Sep 27, 2017, 09:26 AM

By Phil La Greca

Phillip_La_Greca

Welcome to our latest review of the super industry, designed to monitor trends and highlight points of interest.

The superannuation industry is now valued at $2.324 trillion according to the latest figures from regulator APRA.

To put that into context, Australia’s GDP for 2016 was $1.410 trillion dollars and the total market capitalisation of all the companies in the ASX 200 is $1.668 trillion.

The table below shows the total amount held in superannuation since June 2016 ($b), broken down by sector.

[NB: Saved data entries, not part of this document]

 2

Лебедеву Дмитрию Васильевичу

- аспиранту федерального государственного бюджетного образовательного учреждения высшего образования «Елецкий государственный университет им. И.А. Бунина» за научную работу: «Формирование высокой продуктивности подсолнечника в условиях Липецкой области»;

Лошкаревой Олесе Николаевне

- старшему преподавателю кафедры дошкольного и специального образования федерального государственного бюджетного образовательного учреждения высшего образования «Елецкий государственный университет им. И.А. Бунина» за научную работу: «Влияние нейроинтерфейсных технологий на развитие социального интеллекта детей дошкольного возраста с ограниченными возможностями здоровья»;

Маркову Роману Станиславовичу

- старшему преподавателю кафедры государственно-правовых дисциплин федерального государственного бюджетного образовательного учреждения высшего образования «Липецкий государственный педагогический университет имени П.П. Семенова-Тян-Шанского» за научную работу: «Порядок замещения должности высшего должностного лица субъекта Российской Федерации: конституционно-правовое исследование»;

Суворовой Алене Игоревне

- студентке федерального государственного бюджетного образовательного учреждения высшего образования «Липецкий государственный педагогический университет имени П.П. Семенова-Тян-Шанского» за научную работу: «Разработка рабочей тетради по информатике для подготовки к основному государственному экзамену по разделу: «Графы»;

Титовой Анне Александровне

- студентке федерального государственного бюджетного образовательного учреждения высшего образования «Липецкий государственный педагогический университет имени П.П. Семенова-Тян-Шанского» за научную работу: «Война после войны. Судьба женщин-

Sector  Jun 2016  Sep 2016 Dec 2016  Mar 2017  Jun 2017 
Corporate  54.7  56.3  57.6  58.5  58.6 
Industry 466.4  481.7  500.6  517.9  545.2 
Public sector  223.9  231.8  237.5  242.5  250.6 
Retail  545.3  558.6  569.7  579.9  587.8 
SMSFs  619.8  639.4  653.8  696.1  696.7 
Other  188.5  178.1  179.3  185.9  185.5 
Total 2,098.0  2,145.9  2,198.5  2,280.8  2,324.4 

 

Looking at the various sectors comprising the total superannuation pool, the percentage breakdown is as follows, based on June '17 APRA figures.

type-of-super-fund-Jun2017 

 

When we look at the net rollovers for the June 2017 quarter, we see the following pattern.

Corporate super  negative $1,103 million 
Industry super  positive $6,114 million 
Public sector  negative $4,782 million 
Retail super  negative $997 million 
SMSFs  positive $1.182 billion 

 

This continues the trend where net rollovers to SMSFs for the 2016 financial year totalled $7.028 billion and for the 2017 year totalled $6.271 billion.

The other area of interest is asset allocation. When we compare the APRA’s figures with the SMSFs in our Investment Patterns Survey, some interesting trends come to view.

comparative-SMSF-asset-allocation-Jun2017 

While SMSFs hold more cash, the aggregate cash and fixed interest allocation for both sectors is similar: 31.8% for SMSFs in our survey and 33% according to APRA.

The aggregate equities exposure is also close with our survey and APRA returning figures of 48.5% and 50% respectively.

In terms of other defensive assets (property and infrastructure), the difference is more significant but this can be explained due to harder accessibility to infrastructure for SMSFs.